▶ [ACTION ITEM]
Your output must match the records below character for character.

▶ [RECORDS FOR PROCESSING]
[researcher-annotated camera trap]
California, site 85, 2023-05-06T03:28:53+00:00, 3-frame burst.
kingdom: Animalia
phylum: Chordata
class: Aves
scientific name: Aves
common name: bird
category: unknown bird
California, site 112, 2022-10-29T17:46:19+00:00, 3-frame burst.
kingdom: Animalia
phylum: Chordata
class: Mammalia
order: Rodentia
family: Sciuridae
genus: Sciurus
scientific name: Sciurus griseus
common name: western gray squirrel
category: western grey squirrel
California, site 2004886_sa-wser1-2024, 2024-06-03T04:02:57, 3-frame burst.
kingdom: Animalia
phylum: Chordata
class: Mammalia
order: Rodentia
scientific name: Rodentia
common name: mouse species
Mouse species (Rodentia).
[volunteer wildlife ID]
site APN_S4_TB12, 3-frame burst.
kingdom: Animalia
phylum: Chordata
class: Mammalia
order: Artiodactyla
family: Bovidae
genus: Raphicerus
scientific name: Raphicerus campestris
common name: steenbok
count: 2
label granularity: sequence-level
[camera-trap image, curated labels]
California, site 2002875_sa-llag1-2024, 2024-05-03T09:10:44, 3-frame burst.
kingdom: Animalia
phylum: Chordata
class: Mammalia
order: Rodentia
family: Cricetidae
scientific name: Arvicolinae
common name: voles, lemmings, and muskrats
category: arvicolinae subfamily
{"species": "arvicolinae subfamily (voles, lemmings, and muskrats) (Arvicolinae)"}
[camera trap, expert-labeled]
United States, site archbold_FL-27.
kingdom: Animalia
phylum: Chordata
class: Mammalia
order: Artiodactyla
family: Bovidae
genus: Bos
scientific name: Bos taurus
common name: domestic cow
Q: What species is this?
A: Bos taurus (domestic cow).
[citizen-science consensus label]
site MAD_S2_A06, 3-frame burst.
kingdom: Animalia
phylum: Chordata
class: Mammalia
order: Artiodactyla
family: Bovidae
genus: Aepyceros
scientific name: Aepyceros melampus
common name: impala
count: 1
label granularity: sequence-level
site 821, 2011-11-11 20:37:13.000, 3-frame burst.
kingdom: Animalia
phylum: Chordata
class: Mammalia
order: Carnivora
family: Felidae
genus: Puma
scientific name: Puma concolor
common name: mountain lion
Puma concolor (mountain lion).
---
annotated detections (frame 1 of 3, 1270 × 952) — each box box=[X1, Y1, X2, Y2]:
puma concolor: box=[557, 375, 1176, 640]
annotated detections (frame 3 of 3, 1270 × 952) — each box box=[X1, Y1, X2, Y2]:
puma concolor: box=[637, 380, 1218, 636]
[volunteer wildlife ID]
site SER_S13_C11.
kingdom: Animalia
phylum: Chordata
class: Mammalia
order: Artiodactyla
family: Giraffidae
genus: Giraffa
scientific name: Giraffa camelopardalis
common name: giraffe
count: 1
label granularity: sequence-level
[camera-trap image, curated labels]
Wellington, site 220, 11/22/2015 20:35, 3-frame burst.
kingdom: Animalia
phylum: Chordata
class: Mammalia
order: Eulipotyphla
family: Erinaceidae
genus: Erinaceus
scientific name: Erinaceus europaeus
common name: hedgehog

▶ [TASK RESPONSE]
[researcher-annotated camera trap]
California, site 85, 2023-05-06T03:28:53+00:00, 3-frame burst.
kingdom: Animalia
phylum: Chordata
class: Aves
scientific name: Aves
common name: bird
category: unknown bird
California, site 112, 2022-10-29T17:46:19+00:00, 3-frame burst.
kingdom: Animalia
phylum: Chordata
class: Mammalia
order: Rodentia
family: Sciuridae
genus: Sciurus
scientific name: Sciurus griseus
common name: western gray squirrel
category: western grey squirrel
California, site 2004886_sa-wser1-2024, 2024-06-03T04:02:57, 3-frame burst.
kingdom: Animalia
phylum: Chordata
class: Mammalia
order: Rodentia
scientific name: Rodentia
common name: mouse species
Mouse species (Rodentia).
[volunteer wildlife ID]
site APN_S4_TB12, 3-frame burst.
kingdom: Animalia
phylum: Chordata
class: Mammalia
order: Artiodactyla
family: Bovidae
genus: Raphicerus
scientific name: Raphicerus campestris
common name: steenbok
count: 2
label granularity: sequence-level
[camera-trap image, curated labels]
California, site 2002875_sa-llag1-2024, 2024-05-03T09:10:44, 3-frame burst.
kingdom: Animalia
phylum: Chordata
class: Mammalia
order: Rodentia
family: Cricetidae
scientific name: Arvicolinae
common name: voles, lemmings, and muskrats
category: arvicolinae subfamily
{"species": "arvicolinae subfamily (voles, lemmings, and muskrats) (Arvicolinae)"}
[camera trap, expert-labeled]
United States, site archbold_FL-27.
kingdom: Animalia
phylum: Chordata
class: Mammalia
order: Artiodactyla
family: Bovidae
genus: Bos
scientific name: Bos taurus
common name: domestic cow
Q: What species is this?
A: Bos taurus (domestic cow).
[citizen-science consensus label]
site MAD_S2_A06, 3-frame burst.
kingdom: Animalia
phylum: Chordata
class: Mammalia
order: Artiodactyla
family: Bovidae
genus: Aepyceros
scientific name: Aepyceros melampus
common name: impala
count: 1
label granularity: sequence-level
site 821, 2011-11-11 20:37:13.000, 3-frame burst.
kingdom: Animalia
phylum: Chordata
class: Mammalia
order: Carnivora
family: Felidae
genus: Puma
scientific name: Puma concolor
common name: mountain lion
Puma concolor (mountain lion).
---
annotated detections (frame 1 of 3, 1270 × 952) — each box box=[X1, Y1, X2, Y2]:
puma concolor: box=[557, 375, 1176, 640]
annotated detections (frame 3 of 3, 1270 × 952) — each box box=[X1, Y1, X2, Y2]:
puma concolor: box=[637, 380, 1218, 636]
[volunteer wildlife ID]
site SER_S13_C11.
kingdom: Animalia
phylum: Chordata
class: Mammalia
order: Artiodactyla
family: Giraffidae
genus: Giraffa
scientific name: Giraffa camelopardalis
common name: giraffe
count: 1
label granularity: sequence-level
[camera-trap image, curated labels]
Wellington, site 220, 11/22/2015 20:35, 3-frame burst.
kingdom: Animalia
phylum: Chordata
class: Mammalia
order: Eulipotyphla
family: Erinaceidae
genus: Erinaceus
scientific name: Erinaceus europaeus
common name: hedgehog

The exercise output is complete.